Un conflicto agrario de más de cinco décadas

La violencia a la que alude la sentencia tiene raíces profundas. San Vicente Coatlán y Villa Sola de Vega se disputan alrededor de 19 mil 600 hectáreas en la Sierra Sur de Oaxaca.

El conflicto data de hace al menos 45 años y tiene su origen en una resolución presidencial que reconoció la extensión territorial de Sola de Vega, incluyendo tierras que Coatlán reclama como propias.

Las consecuencias han sido devastadoras para la región.

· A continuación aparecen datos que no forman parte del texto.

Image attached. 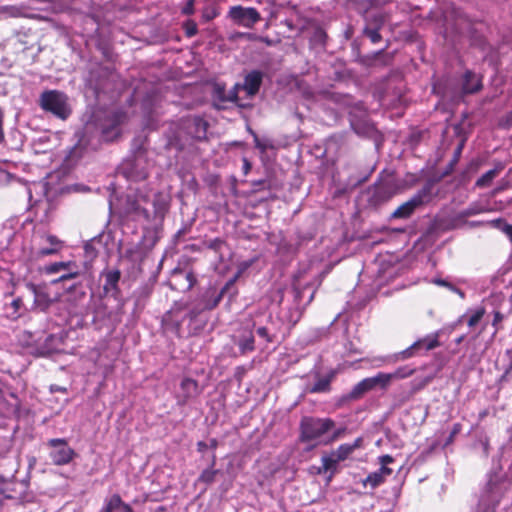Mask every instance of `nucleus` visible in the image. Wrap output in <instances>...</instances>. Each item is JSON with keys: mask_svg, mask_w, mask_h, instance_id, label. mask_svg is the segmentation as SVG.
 <instances>
[{"mask_svg": "<svg viewBox=\"0 0 512 512\" xmlns=\"http://www.w3.org/2000/svg\"><path fill=\"white\" fill-rule=\"evenodd\" d=\"M435 184V179L427 180L421 189L391 214V219H408L414 214L416 209L430 203L437 195L434 192Z\"/></svg>", "mask_w": 512, "mask_h": 512, "instance_id": "f257e3e1", "label": "nucleus"}, {"mask_svg": "<svg viewBox=\"0 0 512 512\" xmlns=\"http://www.w3.org/2000/svg\"><path fill=\"white\" fill-rule=\"evenodd\" d=\"M334 427L335 421L331 418L304 416L299 424V439L302 443L315 441Z\"/></svg>", "mask_w": 512, "mask_h": 512, "instance_id": "f03ea898", "label": "nucleus"}, {"mask_svg": "<svg viewBox=\"0 0 512 512\" xmlns=\"http://www.w3.org/2000/svg\"><path fill=\"white\" fill-rule=\"evenodd\" d=\"M39 106L45 112H49L61 120H66L72 112L68 103V96L59 90H45L42 92L39 97Z\"/></svg>", "mask_w": 512, "mask_h": 512, "instance_id": "7ed1b4c3", "label": "nucleus"}, {"mask_svg": "<svg viewBox=\"0 0 512 512\" xmlns=\"http://www.w3.org/2000/svg\"><path fill=\"white\" fill-rule=\"evenodd\" d=\"M367 204L370 208L378 209L389 202L396 194L397 187L390 181H379L371 185L367 191Z\"/></svg>", "mask_w": 512, "mask_h": 512, "instance_id": "20e7f679", "label": "nucleus"}, {"mask_svg": "<svg viewBox=\"0 0 512 512\" xmlns=\"http://www.w3.org/2000/svg\"><path fill=\"white\" fill-rule=\"evenodd\" d=\"M47 445L52 448L49 456L54 465H67L76 457L75 450L68 445L64 438L50 439Z\"/></svg>", "mask_w": 512, "mask_h": 512, "instance_id": "39448f33", "label": "nucleus"}, {"mask_svg": "<svg viewBox=\"0 0 512 512\" xmlns=\"http://www.w3.org/2000/svg\"><path fill=\"white\" fill-rule=\"evenodd\" d=\"M126 116V113L120 110L107 115L101 127V139L104 142H113L120 137V126L126 120Z\"/></svg>", "mask_w": 512, "mask_h": 512, "instance_id": "423d86ee", "label": "nucleus"}, {"mask_svg": "<svg viewBox=\"0 0 512 512\" xmlns=\"http://www.w3.org/2000/svg\"><path fill=\"white\" fill-rule=\"evenodd\" d=\"M228 16L239 26L253 28L261 20V15L254 7L236 5L230 7Z\"/></svg>", "mask_w": 512, "mask_h": 512, "instance_id": "0eeeda50", "label": "nucleus"}, {"mask_svg": "<svg viewBox=\"0 0 512 512\" xmlns=\"http://www.w3.org/2000/svg\"><path fill=\"white\" fill-rule=\"evenodd\" d=\"M239 84H236L230 91H226L224 84L216 83L212 90L213 104L218 110L226 108V103L231 102L236 104L238 107H245L244 104L239 102L238 89Z\"/></svg>", "mask_w": 512, "mask_h": 512, "instance_id": "6e6552de", "label": "nucleus"}, {"mask_svg": "<svg viewBox=\"0 0 512 512\" xmlns=\"http://www.w3.org/2000/svg\"><path fill=\"white\" fill-rule=\"evenodd\" d=\"M121 173L130 181L138 182L148 178V171L141 166L139 156L126 159L121 165Z\"/></svg>", "mask_w": 512, "mask_h": 512, "instance_id": "1a4fd4ad", "label": "nucleus"}, {"mask_svg": "<svg viewBox=\"0 0 512 512\" xmlns=\"http://www.w3.org/2000/svg\"><path fill=\"white\" fill-rule=\"evenodd\" d=\"M26 288L33 294V309L46 311L52 304V299L45 286L36 285L32 282L26 283Z\"/></svg>", "mask_w": 512, "mask_h": 512, "instance_id": "9d476101", "label": "nucleus"}, {"mask_svg": "<svg viewBox=\"0 0 512 512\" xmlns=\"http://www.w3.org/2000/svg\"><path fill=\"white\" fill-rule=\"evenodd\" d=\"M371 390H373V387H372L369 377L364 378L363 380L358 382L349 393L342 395L338 399L337 405L343 406L349 402L357 401V400L361 399L365 393H367Z\"/></svg>", "mask_w": 512, "mask_h": 512, "instance_id": "9b49d317", "label": "nucleus"}, {"mask_svg": "<svg viewBox=\"0 0 512 512\" xmlns=\"http://www.w3.org/2000/svg\"><path fill=\"white\" fill-rule=\"evenodd\" d=\"M41 240L46 244L36 251L38 258L57 254L64 246V242L52 234H43Z\"/></svg>", "mask_w": 512, "mask_h": 512, "instance_id": "f8f14e48", "label": "nucleus"}, {"mask_svg": "<svg viewBox=\"0 0 512 512\" xmlns=\"http://www.w3.org/2000/svg\"><path fill=\"white\" fill-rule=\"evenodd\" d=\"M187 129L188 133L197 141H202L207 138V130L209 124L200 116H194L188 119Z\"/></svg>", "mask_w": 512, "mask_h": 512, "instance_id": "ddd939ff", "label": "nucleus"}, {"mask_svg": "<svg viewBox=\"0 0 512 512\" xmlns=\"http://www.w3.org/2000/svg\"><path fill=\"white\" fill-rule=\"evenodd\" d=\"M262 81L263 73L259 70H253L244 77L243 85L240 87L246 91L248 96L253 97L259 92Z\"/></svg>", "mask_w": 512, "mask_h": 512, "instance_id": "4468645a", "label": "nucleus"}, {"mask_svg": "<svg viewBox=\"0 0 512 512\" xmlns=\"http://www.w3.org/2000/svg\"><path fill=\"white\" fill-rule=\"evenodd\" d=\"M482 88V79L474 72L467 70L462 78V92L464 94H475Z\"/></svg>", "mask_w": 512, "mask_h": 512, "instance_id": "2eb2a0df", "label": "nucleus"}, {"mask_svg": "<svg viewBox=\"0 0 512 512\" xmlns=\"http://www.w3.org/2000/svg\"><path fill=\"white\" fill-rule=\"evenodd\" d=\"M100 512H134L133 508L125 503L119 494H113L105 500Z\"/></svg>", "mask_w": 512, "mask_h": 512, "instance_id": "dca6fc26", "label": "nucleus"}, {"mask_svg": "<svg viewBox=\"0 0 512 512\" xmlns=\"http://www.w3.org/2000/svg\"><path fill=\"white\" fill-rule=\"evenodd\" d=\"M103 275L105 277V283L103 285V290L105 293H112L113 295L119 294V281L121 278V271L119 269L108 270L103 272Z\"/></svg>", "mask_w": 512, "mask_h": 512, "instance_id": "f3484780", "label": "nucleus"}, {"mask_svg": "<svg viewBox=\"0 0 512 512\" xmlns=\"http://www.w3.org/2000/svg\"><path fill=\"white\" fill-rule=\"evenodd\" d=\"M147 200L146 196H127L126 199V212L136 216H142L145 220L150 219L149 211L139 204V199Z\"/></svg>", "mask_w": 512, "mask_h": 512, "instance_id": "a211bd4d", "label": "nucleus"}, {"mask_svg": "<svg viewBox=\"0 0 512 512\" xmlns=\"http://www.w3.org/2000/svg\"><path fill=\"white\" fill-rule=\"evenodd\" d=\"M337 374L336 370H331L326 376L319 377L317 381L307 388V392L311 394L315 393H328L331 391V383L335 379Z\"/></svg>", "mask_w": 512, "mask_h": 512, "instance_id": "6ab92c4d", "label": "nucleus"}, {"mask_svg": "<svg viewBox=\"0 0 512 512\" xmlns=\"http://www.w3.org/2000/svg\"><path fill=\"white\" fill-rule=\"evenodd\" d=\"M237 346L242 355L255 350V338L251 329L244 330L237 341Z\"/></svg>", "mask_w": 512, "mask_h": 512, "instance_id": "aec40b11", "label": "nucleus"}, {"mask_svg": "<svg viewBox=\"0 0 512 512\" xmlns=\"http://www.w3.org/2000/svg\"><path fill=\"white\" fill-rule=\"evenodd\" d=\"M362 438L358 437L355 439L353 443H345L341 444L337 450L333 453L334 456L337 457V460L344 461L346 460L356 449L362 446Z\"/></svg>", "mask_w": 512, "mask_h": 512, "instance_id": "412c9836", "label": "nucleus"}, {"mask_svg": "<svg viewBox=\"0 0 512 512\" xmlns=\"http://www.w3.org/2000/svg\"><path fill=\"white\" fill-rule=\"evenodd\" d=\"M182 403L185 404L190 398L199 393L198 382L192 378L186 377L181 381Z\"/></svg>", "mask_w": 512, "mask_h": 512, "instance_id": "4be33fe9", "label": "nucleus"}, {"mask_svg": "<svg viewBox=\"0 0 512 512\" xmlns=\"http://www.w3.org/2000/svg\"><path fill=\"white\" fill-rule=\"evenodd\" d=\"M503 169H504V165L501 162H498L493 169L484 173L476 181L475 186L478 188L489 187L492 184L494 178H496Z\"/></svg>", "mask_w": 512, "mask_h": 512, "instance_id": "5701e85b", "label": "nucleus"}, {"mask_svg": "<svg viewBox=\"0 0 512 512\" xmlns=\"http://www.w3.org/2000/svg\"><path fill=\"white\" fill-rule=\"evenodd\" d=\"M438 338L439 334L434 333L424 338L418 339L417 341L414 342V344H418L417 349L419 350V352L421 350L430 351L440 346Z\"/></svg>", "mask_w": 512, "mask_h": 512, "instance_id": "b1692460", "label": "nucleus"}, {"mask_svg": "<svg viewBox=\"0 0 512 512\" xmlns=\"http://www.w3.org/2000/svg\"><path fill=\"white\" fill-rule=\"evenodd\" d=\"M430 380L431 379L429 377H427V378H424V379H422L420 381H417V382L413 381L411 383L410 390L401 394L400 402L403 404L405 402L410 401L414 397V395L416 393H418L419 391H421L422 389H424L428 385Z\"/></svg>", "mask_w": 512, "mask_h": 512, "instance_id": "393cba45", "label": "nucleus"}, {"mask_svg": "<svg viewBox=\"0 0 512 512\" xmlns=\"http://www.w3.org/2000/svg\"><path fill=\"white\" fill-rule=\"evenodd\" d=\"M373 389L379 386L381 389H386L392 381L390 373L379 372L373 377H369Z\"/></svg>", "mask_w": 512, "mask_h": 512, "instance_id": "a878e982", "label": "nucleus"}, {"mask_svg": "<svg viewBox=\"0 0 512 512\" xmlns=\"http://www.w3.org/2000/svg\"><path fill=\"white\" fill-rule=\"evenodd\" d=\"M385 481L383 475H381V472H372L370 473L364 480L363 485L364 486H370L372 489L378 487Z\"/></svg>", "mask_w": 512, "mask_h": 512, "instance_id": "bb28decb", "label": "nucleus"}, {"mask_svg": "<svg viewBox=\"0 0 512 512\" xmlns=\"http://www.w3.org/2000/svg\"><path fill=\"white\" fill-rule=\"evenodd\" d=\"M418 344H412L406 349L395 354V360H407L419 354V350L417 349Z\"/></svg>", "mask_w": 512, "mask_h": 512, "instance_id": "cd10ccee", "label": "nucleus"}, {"mask_svg": "<svg viewBox=\"0 0 512 512\" xmlns=\"http://www.w3.org/2000/svg\"><path fill=\"white\" fill-rule=\"evenodd\" d=\"M322 466L321 468L319 469V473H322V472H327V471H330V470H335L336 469V465L338 462H340L339 460H337V457L334 456H323L322 459Z\"/></svg>", "mask_w": 512, "mask_h": 512, "instance_id": "c85d7f7f", "label": "nucleus"}, {"mask_svg": "<svg viewBox=\"0 0 512 512\" xmlns=\"http://www.w3.org/2000/svg\"><path fill=\"white\" fill-rule=\"evenodd\" d=\"M219 473V470L207 468L202 471L200 474L198 481L204 484H211L215 481L216 475Z\"/></svg>", "mask_w": 512, "mask_h": 512, "instance_id": "c756f323", "label": "nucleus"}, {"mask_svg": "<svg viewBox=\"0 0 512 512\" xmlns=\"http://www.w3.org/2000/svg\"><path fill=\"white\" fill-rule=\"evenodd\" d=\"M153 206H154V213L156 215H162L168 207V204L164 199H162L161 193H158L154 200H153Z\"/></svg>", "mask_w": 512, "mask_h": 512, "instance_id": "7c9ffc66", "label": "nucleus"}, {"mask_svg": "<svg viewBox=\"0 0 512 512\" xmlns=\"http://www.w3.org/2000/svg\"><path fill=\"white\" fill-rule=\"evenodd\" d=\"M231 284H232V281L226 283L225 286L221 289V291L214 297V299L205 305V309L212 310L215 307H217L218 304L220 303V301L222 300L225 292L229 289Z\"/></svg>", "mask_w": 512, "mask_h": 512, "instance_id": "2f4dec72", "label": "nucleus"}, {"mask_svg": "<svg viewBox=\"0 0 512 512\" xmlns=\"http://www.w3.org/2000/svg\"><path fill=\"white\" fill-rule=\"evenodd\" d=\"M182 28L185 32L186 37L191 38L195 36L198 33V26L197 23L192 20L188 19L182 24Z\"/></svg>", "mask_w": 512, "mask_h": 512, "instance_id": "473e14b6", "label": "nucleus"}, {"mask_svg": "<svg viewBox=\"0 0 512 512\" xmlns=\"http://www.w3.org/2000/svg\"><path fill=\"white\" fill-rule=\"evenodd\" d=\"M415 372L414 369L409 368L408 366L399 367L393 373H390L393 379H404L410 377Z\"/></svg>", "mask_w": 512, "mask_h": 512, "instance_id": "72a5a7b5", "label": "nucleus"}, {"mask_svg": "<svg viewBox=\"0 0 512 512\" xmlns=\"http://www.w3.org/2000/svg\"><path fill=\"white\" fill-rule=\"evenodd\" d=\"M484 314H485V308L484 307L478 308L468 319V322H467L468 326L474 327L475 325H477L479 323V321L483 318Z\"/></svg>", "mask_w": 512, "mask_h": 512, "instance_id": "f704fd0d", "label": "nucleus"}, {"mask_svg": "<svg viewBox=\"0 0 512 512\" xmlns=\"http://www.w3.org/2000/svg\"><path fill=\"white\" fill-rule=\"evenodd\" d=\"M256 333L260 338H263L267 343H273L275 340V336L272 335L269 332L268 328L264 326L257 328Z\"/></svg>", "mask_w": 512, "mask_h": 512, "instance_id": "c9c22d12", "label": "nucleus"}, {"mask_svg": "<svg viewBox=\"0 0 512 512\" xmlns=\"http://www.w3.org/2000/svg\"><path fill=\"white\" fill-rule=\"evenodd\" d=\"M364 34L371 40L372 43H378L381 40V34L378 29L365 28Z\"/></svg>", "mask_w": 512, "mask_h": 512, "instance_id": "e433bc0d", "label": "nucleus"}, {"mask_svg": "<svg viewBox=\"0 0 512 512\" xmlns=\"http://www.w3.org/2000/svg\"><path fill=\"white\" fill-rule=\"evenodd\" d=\"M224 244L225 241L221 238H214L206 243V247L217 252L222 248Z\"/></svg>", "mask_w": 512, "mask_h": 512, "instance_id": "4c0bfd02", "label": "nucleus"}, {"mask_svg": "<svg viewBox=\"0 0 512 512\" xmlns=\"http://www.w3.org/2000/svg\"><path fill=\"white\" fill-rule=\"evenodd\" d=\"M69 262H55L47 267L48 273H57L60 270L66 269L69 266Z\"/></svg>", "mask_w": 512, "mask_h": 512, "instance_id": "58836bf2", "label": "nucleus"}, {"mask_svg": "<svg viewBox=\"0 0 512 512\" xmlns=\"http://www.w3.org/2000/svg\"><path fill=\"white\" fill-rule=\"evenodd\" d=\"M84 251H85L86 257L91 260H93L97 257L98 252L92 242L85 243Z\"/></svg>", "mask_w": 512, "mask_h": 512, "instance_id": "ea45409f", "label": "nucleus"}, {"mask_svg": "<svg viewBox=\"0 0 512 512\" xmlns=\"http://www.w3.org/2000/svg\"><path fill=\"white\" fill-rule=\"evenodd\" d=\"M23 299L22 297H17L11 302V307L13 308V317L18 318L20 316V309L23 307Z\"/></svg>", "mask_w": 512, "mask_h": 512, "instance_id": "a19ab883", "label": "nucleus"}, {"mask_svg": "<svg viewBox=\"0 0 512 512\" xmlns=\"http://www.w3.org/2000/svg\"><path fill=\"white\" fill-rule=\"evenodd\" d=\"M252 185L254 187L255 192H259L263 189H271L270 181H268L266 179L254 181Z\"/></svg>", "mask_w": 512, "mask_h": 512, "instance_id": "79ce46f5", "label": "nucleus"}, {"mask_svg": "<svg viewBox=\"0 0 512 512\" xmlns=\"http://www.w3.org/2000/svg\"><path fill=\"white\" fill-rule=\"evenodd\" d=\"M172 316V312L169 313V315L165 318V323L167 326L171 325L172 327V330L175 331L177 334H179L180 330H181V321L179 320H176L174 322H170V317Z\"/></svg>", "mask_w": 512, "mask_h": 512, "instance_id": "37998d69", "label": "nucleus"}, {"mask_svg": "<svg viewBox=\"0 0 512 512\" xmlns=\"http://www.w3.org/2000/svg\"><path fill=\"white\" fill-rule=\"evenodd\" d=\"M239 36L240 37H246L247 39L249 40H260L264 43H266L267 45H270L271 44V40L267 37H261V36H256L254 34H250V33H239Z\"/></svg>", "mask_w": 512, "mask_h": 512, "instance_id": "c03bdc74", "label": "nucleus"}, {"mask_svg": "<svg viewBox=\"0 0 512 512\" xmlns=\"http://www.w3.org/2000/svg\"><path fill=\"white\" fill-rule=\"evenodd\" d=\"M346 431V428H339V429H336L332 435L329 437L328 441L326 442V444H329V443H333L335 442L336 440H338Z\"/></svg>", "mask_w": 512, "mask_h": 512, "instance_id": "a18cd8bd", "label": "nucleus"}, {"mask_svg": "<svg viewBox=\"0 0 512 512\" xmlns=\"http://www.w3.org/2000/svg\"><path fill=\"white\" fill-rule=\"evenodd\" d=\"M181 12L184 15H192L195 12L194 0H188Z\"/></svg>", "mask_w": 512, "mask_h": 512, "instance_id": "49530a36", "label": "nucleus"}, {"mask_svg": "<svg viewBox=\"0 0 512 512\" xmlns=\"http://www.w3.org/2000/svg\"><path fill=\"white\" fill-rule=\"evenodd\" d=\"M493 316L494 317H493L492 325L496 328V332H497L500 329V327H498V324L503 321L504 315L500 311H495Z\"/></svg>", "mask_w": 512, "mask_h": 512, "instance_id": "de8ad7c7", "label": "nucleus"}, {"mask_svg": "<svg viewBox=\"0 0 512 512\" xmlns=\"http://www.w3.org/2000/svg\"><path fill=\"white\" fill-rule=\"evenodd\" d=\"M78 276H79V272H77V271L76 272H71V273L64 274V275L60 276L54 282L55 283L64 282L66 280L74 279V278H76Z\"/></svg>", "mask_w": 512, "mask_h": 512, "instance_id": "09e8293b", "label": "nucleus"}, {"mask_svg": "<svg viewBox=\"0 0 512 512\" xmlns=\"http://www.w3.org/2000/svg\"><path fill=\"white\" fill-rule=\"evenodd\" d=\"M512 351L511 350H507L506 351V354L509 355L511 354ZM512 371V355H511V358H510V362H509V365L508 367L506 368L505 372L503 373V375L501 376V380H506L508 378V376L510 375Z\"/></svg>", "mask_w": 512, "mask_h": 512, "instance_id": "8fccbe9b", "label": "nucleus"}, {"mask_svg": "<svg viewBox=\"0 0 512 512\" xmlns=\"http://www.w3.org/2000/svg\"><path fill=\"white\" fill-rule=\"evenodd\" d=\"M501 231L508 237L510 242L512 243V225L511 224H504L501 228Z\"/></svg>", "mask_w": 512, "mask_h": 512, "instance_id": "3c124183", "label": "nucleus"}, {"mask_svg": "<svg viewBox=\"0 0 512 512\" xmlns=\"http://www.w3.org/2000/svg\"><path fill=\"white\" fill-rule=\"evenodd\" d=\"M217 16H218V12L214 9L211 12L203 13V19L205 21H211L212 19H214Z\"/></svg>", "mask_w": 512, "mask_h": 512, "instance_id": "603ef678", "label": "nucleus"}, {"mask_svg": "<svg viewBox=\"0 0 512 512\" xmlns=\"http://www.w3.org/2000/svg\"><path fill=\"white\" fill-rule=\"evenodd\" d=\"M394 461L393 457L390 455H383L380 457V463L381 465L387 466L388 464L392 463Z\"/></svg>", "mask_w": 512, "mask_h": 512, "instance_id": "864d4df0", "label": "nucleus"}, {"mask_svg": "<svg viewBox=\"0 0 512 512\" xmlns=\"http://www.w3.org/2000/svg\"><path fill=\"white\" fill-rule=\"evenodd\" d=\"M186 279L189 282V288H192L197 281L193 272H188L186 275Z\"/></svg>", "mask_w": 512, "mask_h": 512, "instance_id": "5fc2aeb1", "label": "nucleus"}, {"mask_svg": "<svg viewBox=\"0 0 512 512\" xmlns=\"http://www.w3.org/2000/svg\"><path fill=\"white\" fill-rule=\"evenodd\" d=\"M491 224L493 225V227L501 230V228L503 227L504 224H507L505 222V220H503L502 218H498V219H495L491 222Z\"/></svg>", "mask_w": 512, "mask_h": 512, "instance_id": "6e6d98bb", "label": "nucleus"}, {"mask_svg": "<svg viewBox=\"0 0 512 512\" xmlns=\"http://www.w3.org/2000/svg\"><path fill=\"white\" fill-rule=\"evenodd\" d=\"M377 472H381V475L385 478L386 476H389L392 474V469L388 468L387 466L381 465L380 469L377 470Z\"/></svg>", "mask_w": 512, "mask_h": 512, "instance_id": "4d7b16f0", "label": "nucleus"}, {"mask_svg": "<svg viewBox=\"0 0 512 512\" xmlns=\"http://www.w3.org/2000/svg\"><path fill=\"white\" fill-rule=\"evenodd\" d=\"M253 135H254L255 147L260 149L262 152H264L266 150V146L261 143V141L259 140L258 136L255 133Z\"/></svg>", "mask_w": 512, "mask_h": 512, "instance_id": "13d9d810", "label": "nucleus"}, {"mask_svg": "<svg viewBox=\"0 0 512 512\" xmlns=\"http://www.w3.org/2000/svg\"><path fill=\"white\" fill-rule=\"evenodd\" d=\"M208 448V444L204 441L197 442V451L203 453Z\"/></svg>", "mask_w": 512, "mask_h": 512, "instance_id": "bf43d9fd", "label": "nucleus"}, {"mask_svg": "<svg viewBox=\"0 0 512 512\" xmlns=\"http://www.w3.org/2000/svg\"><path fill=\"white\" fill-rule=\"evenodd\" d=\"M243 170L245 175L251 170V163L246 158L243 160Z\"/></svg>", "mask_w": 512, "mask_h": 512, "instance_id": "052dcab7", "label": "nucleus"}, {"mask_svg": "<svg viewBox=\"0 0 512 512\" xmlns=\"http://www.w3.org/2000/svg\"><path fill=\"white\" fill-rule=\"evenodd\" d=\"M460 429H461V425H460L459 423H456V424L453 426V430H452L451 435H450V440H452V439H453V437H454L457 433H459Z\"/></svg>", "mask_w": 512, "mask_h": 512, "instance_id": "680f3d73", "label": "nucleus"}, {"mask_svg": "<svg viewBox=\"0 0 512 512\" xmlns=\"http://www.w3.org/2000/svg\"><path fill=\"white\" fill-rule=\"evenodd\" d=\"M218 440L216 438L210 439V442L208 444V447H210L212 450H216L218 447Z\"/></svg>", "mask_w": 512, "mask_h": 512, "instance_id": "e2e57ef3", "label": "nucleus"}, {"mask_svg": "<svg viewBox=\"0 0 512 512\" xmlns=\"http://www.w3.org/2000/svg\"><path fill=\"white\" fill-rule=\"evenodd\" d=\"M480 166V161L479 160H472L469 164V168L470 169H474V170H477Z\"/></svg>", "mask_w": 512, "mask_h": 512, "instance_id": "0e129e2a", "label": "nucleus"}, {"mask_svg": "<svg viewBox=\"0 0 512 512\" xmlns=\"http://www.w3.org/2000/svg\"><path fill=\"white\" fill-rule=\"evenodd\" d=\"M216 460H217L216 454L213 453L212 456H211V460H210V464H209L208 468L215 469Z\"/></svg>", "mask_w": 512, "mask_h": 512, "instance_id": "69168bd1", "label": "nucleus"}, {"mask_svg": "<svg viewBox=\"0 0 512 512\" xmlns=\"http://www.w3.org/2000/svg\"><path fill=\"white\" fill-rule=\"evenodd\" d=\"M198 315V312L195 310H191L188 312L187 317L190 319V321H193Z\"/></svg>", "mask_w": 512, "mask_h": 512, "instance_id": "338daca9", "label": "nucleus"}, {"mask_svg": "<svg viewBox=\"0 0 512 512\" xmlns=\"http://www.w3.org/2000/svg\"><path fill=\"white\" fill-rule=\"evenodd\" d=\"M462 148H463V143H461L457 150H456V155H455V160H457V157L460 155L461 151H462Z\"/></svg>", "mask_w": 512, "mask_h": 512, "instance_id": "774afa93", "label": "nucleus"}]
</instances>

El conflicto ha generado continuamente asesinatos masivos, entre ellos seis muertos y 11 heridos en 2012, tres muertos en 2015, y distintos episodios de casas incendiadas.

Al menos 48 personas de San Vicente Coatlán han sido asesinadas durante los años que se ha extendido el conflicto agrario, según la propia comunidad.

Detrás del conflicto agrario también se encuentra la disputa por tierras para cultivos ilícitos y el control de rutas de traslado hacia la Costa de Oaxaca, según reconocen agentes de seguridad pública y autoridades municipales de la región, aunque las autoridades comunales de San Vicente Coatlán rechazan esta versión.

En materia legal, el Tribunal Agrario y la Suprema Corte de Justicia de la Nación resolvieron el litigio en favor de Sola de Vega; no obstante, San Vicente Coatlán ha promovido diversos recursos legales impugnando esa determinación.

En tanto, autoridades indígenas de ambos municipios firmaron un acta de acuerdos en la que se comprometieron a mantener la paz, distensionar la zona y participar en una mesa técnica con la participación federal y estatal para encontrar soluciones concretas.

La sentencia del TEEO convierte este caso en un referente sobre los límites entre la autonomía indígena, la organización comunitaria bajo condiciones de violencia extrema y la garantía de los derechos políticos de las mujeres en municipios que se rigen por usos y costumbres.